In a collaboration between Regeneron Genetics Center and GlaxoSmithKline, researchers combine large-scale genomic analysis with biobank data review to discover rare, novel and clinically actionable gene variants within the population. “(The project) links genomic and molecular data to health-related data at population scale, allowing for more complete and systematic study of genetic variation and its functional consequences on health and disease,” explains first author Christopher V. Van Hout of the Regeneration Genetics Center.
Drawing from the UK Biobank, a repository of genetic and phenotypic data from over 500,000 people, the team selected 49,960 individuals and performed whole-exome sequencing (WES) over 39 megabases of the genome, including 19,396 autosomal and 82 sex chromosomes genes. “Exome sequencing allows direct assessment of protein-altering variants, whose functional consequences are more readily interpretable than non-coding variants, providing a clear path to mechanistic and therapeutic insights, as well as potential utility in therapeutic target discovery and validation in precision medicine,” says Van Hout.
The large-scale effort revealed approximately 4 million coding variants. Most (98.4%) of these are rare, present in less than 1% of individual, which are often overlooked in smaller studies. “These data greatly extend the current genetic resource, particularly in ascertainment of rare coding variation,” explains Van Hout. But rare does not equal unimportant—in fact, rare variants are more likely to have larger phenotypic consequences, according to Van Hout. By discovering these rarities hidden among the population, the researchers expose important contributors to disease traits and risk.
Among these are 231,631 predicted loss of function (LOF) variants—far more than expected. “(This is) a >10-fold increase compared to imputed sequence for the same participants,” says Van Hout. In fact, the team finds at least 1 LOF variant for almost all genes (97%) and over two thirds of genes (>69%) have 10 or more LOF variants dispersed among the population.
Some of these LOF variants have never been documented before.

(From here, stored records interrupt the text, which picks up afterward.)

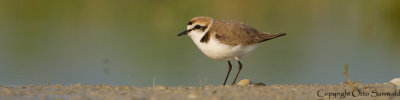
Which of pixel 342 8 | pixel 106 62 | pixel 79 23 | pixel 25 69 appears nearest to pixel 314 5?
pixel 342 8

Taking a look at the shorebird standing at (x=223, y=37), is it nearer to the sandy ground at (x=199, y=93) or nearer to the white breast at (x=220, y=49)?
the white breast at (x=220, y=49)

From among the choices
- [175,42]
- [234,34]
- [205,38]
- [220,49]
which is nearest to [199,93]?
[220,49]

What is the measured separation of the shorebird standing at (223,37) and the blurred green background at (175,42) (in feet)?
3.16

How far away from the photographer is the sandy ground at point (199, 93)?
7.40m

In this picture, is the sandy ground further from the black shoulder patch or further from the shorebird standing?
the black shoulder patch

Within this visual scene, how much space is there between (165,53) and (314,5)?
10.2 metres

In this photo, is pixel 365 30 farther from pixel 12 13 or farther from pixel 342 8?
pixel 12 13

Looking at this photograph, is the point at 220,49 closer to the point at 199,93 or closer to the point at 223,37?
the point at 223,37

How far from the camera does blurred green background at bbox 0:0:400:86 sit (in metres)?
11.9

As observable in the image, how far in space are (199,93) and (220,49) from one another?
1437mm

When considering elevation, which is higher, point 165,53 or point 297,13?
point 297,13

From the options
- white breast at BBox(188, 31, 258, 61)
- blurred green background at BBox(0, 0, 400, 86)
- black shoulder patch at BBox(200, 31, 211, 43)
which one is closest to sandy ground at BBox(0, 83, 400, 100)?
white breast at BBox(188, 31, 258, 61)

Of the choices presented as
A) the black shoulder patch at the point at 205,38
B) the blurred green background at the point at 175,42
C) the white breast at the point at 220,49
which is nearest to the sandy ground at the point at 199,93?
the white breast at the point at 220,49

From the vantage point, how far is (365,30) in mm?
17688
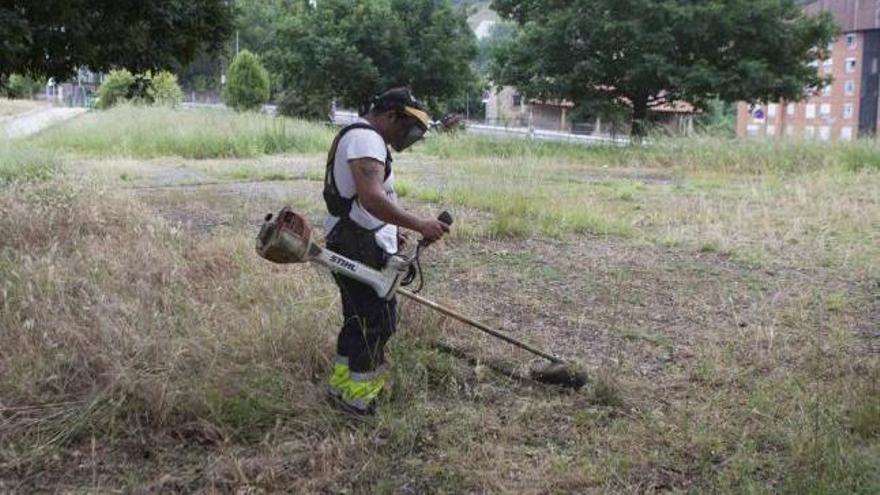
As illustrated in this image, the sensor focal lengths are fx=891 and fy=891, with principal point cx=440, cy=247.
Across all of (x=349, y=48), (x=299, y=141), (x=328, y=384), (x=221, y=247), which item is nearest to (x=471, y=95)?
(x=349, y=48)

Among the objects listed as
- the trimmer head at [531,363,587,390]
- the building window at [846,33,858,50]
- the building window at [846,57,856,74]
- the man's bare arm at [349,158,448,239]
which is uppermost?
the building window at [846,33,858,50]

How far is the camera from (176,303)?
4742mm

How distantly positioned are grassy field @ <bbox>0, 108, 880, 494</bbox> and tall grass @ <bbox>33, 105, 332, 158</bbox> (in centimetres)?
955

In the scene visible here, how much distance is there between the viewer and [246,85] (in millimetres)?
33062

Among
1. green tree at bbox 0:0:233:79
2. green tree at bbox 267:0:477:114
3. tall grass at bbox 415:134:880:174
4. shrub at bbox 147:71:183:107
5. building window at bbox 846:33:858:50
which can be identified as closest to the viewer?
green tree at bbox 0:0:233:79

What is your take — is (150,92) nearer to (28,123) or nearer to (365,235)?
(28,123)

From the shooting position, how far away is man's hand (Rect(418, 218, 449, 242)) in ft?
11.6

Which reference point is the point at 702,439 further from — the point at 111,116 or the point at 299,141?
the point at 111,116

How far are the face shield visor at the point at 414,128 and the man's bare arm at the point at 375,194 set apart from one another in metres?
0.25

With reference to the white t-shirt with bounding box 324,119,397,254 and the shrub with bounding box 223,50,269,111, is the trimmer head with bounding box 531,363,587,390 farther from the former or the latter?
the shrub with bounding box 223,50,269,111

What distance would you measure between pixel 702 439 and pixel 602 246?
Answer: 4.42m

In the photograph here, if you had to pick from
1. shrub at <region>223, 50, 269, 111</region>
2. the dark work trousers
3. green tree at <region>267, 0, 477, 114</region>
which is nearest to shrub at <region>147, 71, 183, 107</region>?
shrub at <region>223, 50, 269, 111</region>

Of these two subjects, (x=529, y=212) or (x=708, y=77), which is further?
(x=708, y=77)

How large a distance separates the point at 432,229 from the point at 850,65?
67069 millimetres
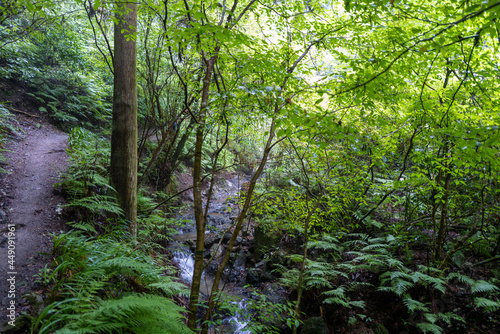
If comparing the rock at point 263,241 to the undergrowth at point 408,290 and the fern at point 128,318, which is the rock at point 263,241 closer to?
the undergrowth at point 408,290

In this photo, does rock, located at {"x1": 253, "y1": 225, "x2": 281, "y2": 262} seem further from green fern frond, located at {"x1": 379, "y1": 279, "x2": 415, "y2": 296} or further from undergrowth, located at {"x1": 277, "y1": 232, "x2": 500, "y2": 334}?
green fern frond, located at {"x1": 379, "y1": 279, "x2": 415, "y2": 296}

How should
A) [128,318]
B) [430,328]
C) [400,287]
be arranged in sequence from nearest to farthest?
[128,318] < [430,328] < [400,287]

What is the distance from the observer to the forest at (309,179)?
2596 millimetres

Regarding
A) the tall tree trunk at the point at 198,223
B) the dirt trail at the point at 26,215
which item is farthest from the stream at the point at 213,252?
the dirt trail at the point at 26,215

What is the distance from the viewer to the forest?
2.60 m

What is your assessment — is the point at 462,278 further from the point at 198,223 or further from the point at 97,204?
the point at 97,204

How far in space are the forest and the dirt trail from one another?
248mm

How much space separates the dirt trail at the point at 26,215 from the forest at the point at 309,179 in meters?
0.25

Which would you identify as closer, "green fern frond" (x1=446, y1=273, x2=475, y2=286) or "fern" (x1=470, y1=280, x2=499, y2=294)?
"fern" (x1=470, y1=280, x2=499, y2=294)

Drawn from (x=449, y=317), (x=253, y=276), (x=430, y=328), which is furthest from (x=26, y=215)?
(x=449, y=317)

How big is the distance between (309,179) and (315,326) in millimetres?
2434

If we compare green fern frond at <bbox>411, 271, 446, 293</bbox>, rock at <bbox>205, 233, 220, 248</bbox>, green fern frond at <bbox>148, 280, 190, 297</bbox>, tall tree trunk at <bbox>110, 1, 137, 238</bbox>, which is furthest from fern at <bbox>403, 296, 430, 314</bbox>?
rock at <bbox>205, 233, 220, 248</bbox>

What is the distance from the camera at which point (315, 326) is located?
4.21 meters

Examining UK Biobank phenotypic data, which includes primary care records, laboratory data, hospital episode statistics, whole body MRI imaging data and other measures, the team finds that these novel LOF variants have important functional consequences to patient health. “We discover novel LOF variants with large effects on disease traits, including PIEZO1 on varicose veins, COL6A1 on corneal resistance, MEPE on bone density, and IQGAP2 and GMPR on blood cell traits,” says Van Hout. These variants also point to molecular disease mechanisms that might be targeted by new precision medicine approaches. “LOF variation is an extremely important class of variation for identifying drivers of high genetic risk, novel disease genes and therapeutic targets,” Van Hout explains.
In addition, the researchers examine known disease-risk variants, such as BRCA1 and BRCA2, and asses their prevalence in combination with biobank data. In doing so, they generate disease risk profiles for patients with pathogenic variants and also reveal over two dozen novel disease linkages. “This resource is valuable for assessing variant pathogenicity, particularly for variants of unknown significance and novel variants, and in exploring the full spectrum of disease risk and phenotypic expression,” says Van Hout.
The team has made their data available to the scientific community through the UKB Data Showcase. “To our knowledge this is currently the largest open access resource of exome sequence data linked to health records and extensive longitudinal study measures,” says Van Hout. The resource will continue to grow and reveal new insights as the team continues their sequencing efforts, aiming to eventually cover all 500,000 UK Biobank participants.